O entendimento adotado pelo TRE-RJ é que o político estaria exercendo um terceiro mandato consecutivo como chefe do Executivo municipal, situação considerada irregular pela Justiça Eleitoral.
A origem da discussão remonta a 2020. Naquele ano, Rubão assumiu a Prefeitura após o afastamento do então prefeito Carlo Busatto Junior, conhecido como Charlinho. Meses depois, Rubão disputou a eleição regular e foi eleito para o cargo.
Em 2024, voltou a vencer a disputa nas urnas, mas sua candidatura passou a ser questionada judicialmente sob o argumento de que a sequência de períodos no comando da administração municipal ultrapassaria o limite permitido.
STF manteve afastamento do prefeito
Enquanto buscava reverter as decisões na Justiça Eleitoral, Dr. Rubão chegou a permanecer temporariamente no cargo por força de uma liminar judicial entre junho e novembro do ano passado concedida por Toffoli.
A situação mudou quando o próprio ministro Dias Toffoli revogou a medida e determinou seu afastamento da Prefeitura.
Posteriormente, a Segunda Turma do Supremo Tribunal Federal confirmou a decisão por unanimidade ao rejeitar o último recurso apresentado pela defesa.
Na ocasião, os ministros Dias Toffoli, Gilmar Mendes, André Mendonça, Nunes Marques e Luiz Fux entenderam que não cabia ao STF rever a decisão tomada pela Justiça Eleitoral.
Com isso, a discussão voltou ao TSE, responsável por dar a palavra final sobre a validade da eleição de 2024 e os próximos passos para o município.
Prefeitura segue sob comando interino
Desde o afastamento de Dr. Rubão, a Prefeitura de Itaguaí vem sendo administrada interinamente pelo presidente da Câmara Municipal, vereador Haroldo Jesus, o Haroldinho (PDT), adversário político do ex-prefeito.
A gestão provisória deverá permanecer até que a Justiça Eleitoral conclua definitivamente o julgamento.
Possível nova eleição
O principal impacto do processo é a possibilidade de realização de uma nova eleição municipal.
Se o TSE confirmar o entendimento do TRE-RJ e mantiver a inelegibilidade de Dr.
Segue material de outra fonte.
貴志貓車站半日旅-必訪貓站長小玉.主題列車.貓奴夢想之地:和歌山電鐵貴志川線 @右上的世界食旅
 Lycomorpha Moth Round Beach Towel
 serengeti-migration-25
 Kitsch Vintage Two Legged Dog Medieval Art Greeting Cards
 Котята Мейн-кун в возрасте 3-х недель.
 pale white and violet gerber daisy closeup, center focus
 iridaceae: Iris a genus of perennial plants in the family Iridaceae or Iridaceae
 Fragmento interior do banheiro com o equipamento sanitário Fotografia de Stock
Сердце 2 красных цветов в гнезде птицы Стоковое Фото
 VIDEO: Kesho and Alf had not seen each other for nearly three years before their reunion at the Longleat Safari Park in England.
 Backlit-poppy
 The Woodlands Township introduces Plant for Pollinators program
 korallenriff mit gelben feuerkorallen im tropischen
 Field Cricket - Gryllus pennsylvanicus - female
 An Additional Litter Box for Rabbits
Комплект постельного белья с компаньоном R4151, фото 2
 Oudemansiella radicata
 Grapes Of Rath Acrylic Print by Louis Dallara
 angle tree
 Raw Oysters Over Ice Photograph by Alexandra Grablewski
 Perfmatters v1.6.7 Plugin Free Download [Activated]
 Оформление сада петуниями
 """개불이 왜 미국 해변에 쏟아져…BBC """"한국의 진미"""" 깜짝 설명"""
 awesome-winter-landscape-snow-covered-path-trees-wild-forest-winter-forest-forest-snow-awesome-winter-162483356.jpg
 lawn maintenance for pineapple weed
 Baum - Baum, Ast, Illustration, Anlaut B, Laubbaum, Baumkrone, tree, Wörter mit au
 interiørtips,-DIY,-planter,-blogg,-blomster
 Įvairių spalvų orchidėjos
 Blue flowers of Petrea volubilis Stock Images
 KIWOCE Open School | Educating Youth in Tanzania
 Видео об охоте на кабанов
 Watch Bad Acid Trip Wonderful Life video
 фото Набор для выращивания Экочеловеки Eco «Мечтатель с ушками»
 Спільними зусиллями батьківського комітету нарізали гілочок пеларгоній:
Rubão, os eleitores de Itaguaí deverão voltar às urnas para escolher um novo prefeito em eleição suplementar. Em caso de entendimento favorável ao ex-prefeito, ele voltaria ao comando da cidade até o final de 2028.
Até que o julgamento seja retomado e concluído, o cenário político do município permanece indefinido, à espera da decisão final da mais alta Corte da Justiça Eleitoral brasileira.